İçinden geldiği gibi konuşuyor. Görünüşü 50’li yaşların sonu ya da 60’ların başı gibi. Hafif kızarmış yanakları ve azıcık titreyen elleri iyi bir “akşamcı” olduğu izlenimini verse bile hareketleri çevik ve göbek yok. Ama yüzüne dikkatli baktığınızda ilk dikkati çeken mavi gözler. Afacan bir çocuğunki gibi bakışları hem muzip hem de sevgi dolu. Henüz hayatın sillesini yememiş çocuklar
gibi de düşündüğünü söylüyor. Karşısındaki ünlüymüş, para babasıymış, yetkili ve etkiliymiş... Onun umurunda değil... Adı Tuğrul. Çeşme yakınındaki Langusta lokantasının sahibi...
Ben böyle adama “şahsiyetli ve haysiyetli” derim.

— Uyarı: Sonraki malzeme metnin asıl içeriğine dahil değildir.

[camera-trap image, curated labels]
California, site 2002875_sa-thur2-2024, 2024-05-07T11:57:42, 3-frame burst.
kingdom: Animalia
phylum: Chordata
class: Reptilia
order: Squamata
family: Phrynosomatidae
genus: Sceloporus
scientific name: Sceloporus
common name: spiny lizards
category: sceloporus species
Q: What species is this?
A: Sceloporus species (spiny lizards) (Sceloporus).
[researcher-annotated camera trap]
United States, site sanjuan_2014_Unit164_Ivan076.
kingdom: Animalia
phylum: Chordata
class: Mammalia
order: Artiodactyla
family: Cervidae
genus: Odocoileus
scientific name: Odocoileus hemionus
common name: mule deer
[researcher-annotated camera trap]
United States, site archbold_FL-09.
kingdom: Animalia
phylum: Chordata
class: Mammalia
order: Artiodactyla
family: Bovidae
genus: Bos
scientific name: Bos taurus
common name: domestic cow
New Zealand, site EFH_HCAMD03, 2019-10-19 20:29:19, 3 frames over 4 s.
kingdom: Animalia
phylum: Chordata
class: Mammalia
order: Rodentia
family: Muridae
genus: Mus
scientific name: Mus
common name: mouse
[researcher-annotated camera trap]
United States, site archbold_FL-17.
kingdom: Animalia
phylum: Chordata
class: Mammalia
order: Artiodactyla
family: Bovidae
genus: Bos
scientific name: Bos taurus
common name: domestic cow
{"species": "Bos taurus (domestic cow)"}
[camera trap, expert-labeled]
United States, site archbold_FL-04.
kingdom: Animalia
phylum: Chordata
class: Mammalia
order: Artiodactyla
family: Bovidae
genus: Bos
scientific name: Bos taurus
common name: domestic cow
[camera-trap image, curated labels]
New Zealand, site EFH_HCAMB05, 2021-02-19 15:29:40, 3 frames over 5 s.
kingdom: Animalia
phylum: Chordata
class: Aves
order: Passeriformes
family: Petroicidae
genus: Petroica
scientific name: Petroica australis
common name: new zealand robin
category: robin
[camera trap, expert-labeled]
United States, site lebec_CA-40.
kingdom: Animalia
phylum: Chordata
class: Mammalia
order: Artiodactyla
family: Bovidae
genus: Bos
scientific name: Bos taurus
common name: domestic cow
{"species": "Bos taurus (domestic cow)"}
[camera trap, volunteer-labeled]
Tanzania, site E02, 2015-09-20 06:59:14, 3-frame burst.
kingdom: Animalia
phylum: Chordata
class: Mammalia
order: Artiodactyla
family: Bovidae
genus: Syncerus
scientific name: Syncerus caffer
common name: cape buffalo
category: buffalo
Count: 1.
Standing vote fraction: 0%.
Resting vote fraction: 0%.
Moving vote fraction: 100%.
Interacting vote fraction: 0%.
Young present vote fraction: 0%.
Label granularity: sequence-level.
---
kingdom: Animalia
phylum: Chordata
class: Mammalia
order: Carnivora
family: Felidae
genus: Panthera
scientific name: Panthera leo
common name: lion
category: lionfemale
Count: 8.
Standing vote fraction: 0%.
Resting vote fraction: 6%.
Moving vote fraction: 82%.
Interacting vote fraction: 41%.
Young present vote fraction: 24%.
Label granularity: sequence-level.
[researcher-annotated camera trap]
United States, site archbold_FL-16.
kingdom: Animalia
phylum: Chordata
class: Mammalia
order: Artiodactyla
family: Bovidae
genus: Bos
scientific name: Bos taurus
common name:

Ama maalesef çapı küçük ama egosu büyük insanlara “ağam, paşam” denen bir ülkede lokantacılık yapıyor. O yüzden de
adı “aksi adam”a çıkmış...
Bu sefer durum biraz farklı. Yukarıdaki lafların muhatabı bey de ünlü hatta çok ünlü ama şöhretini hazmetmiş, mütevazı ve donanımlı. Onun da gözleri açık renk ve karşısındakini dikkatle süzen arkadaşça bakışları orta yaşa gelmesine rağmen içindeki idealizmin fokur fokur kaynamaya devam ettiğini gösteriyor.
Mezelerin hepsi taze
ve hiçbiri yavan değil
“Tamamdır” diyor: “Sen istediğin gibi seçimini yap, masayı donat, bundan sonrası senin elinde”. Kasıntı olmayan, rahat ve samimi ama abartıya kaçmayan tavırlar Tuğrul beyi rahatlatıyor. Hemen tezgahtan canlı böcekleri seçip gözümüzün önünde tartıyor. “Balıkçı” denince “kazıkçı” anlaşılan bir ülke için çok önemli ve medeni bir davranış bu. Masamıza geçiyoruz. “Şarap mı rakı mı?” diye soruluyor. Şarap diyoruz. Diyoruz da ben mezeleri görünce, daha doğrusu tadınca biraz pişman oluyorum. Örneğin Niko ve Zapkino. İlkinde süzme yoğurt var, ikincisinde yok. Ama ikisinde de bol baharat, közlenmiş ve kurutulmuş sivri acı biber ile sarmısak var. İkisi de enfes. İkisini de kızarmış ekmeğe sürüp yemek hem iştah açıyor hem de geniz yakıyor. Tam rakılık bunlar! Bu ikisini başka hiçbir yerde görmedim. Diğer soğuklar daha klasik mezeler ama hepsi taze ve hiçbiri yavan değil. Süzme yoğurtlu bamya kıtır kıtır. Keza kaya koruğu son derece taze ve ideal rakı mezesi. Fava güzel ama bol sarmısak ve közlenmiş kırmızı biberli patlıcan salatası daha da özel. Ama Tuğrul bey sanatını asıl ara sıcaklar ile konuşturmaya başlıyor...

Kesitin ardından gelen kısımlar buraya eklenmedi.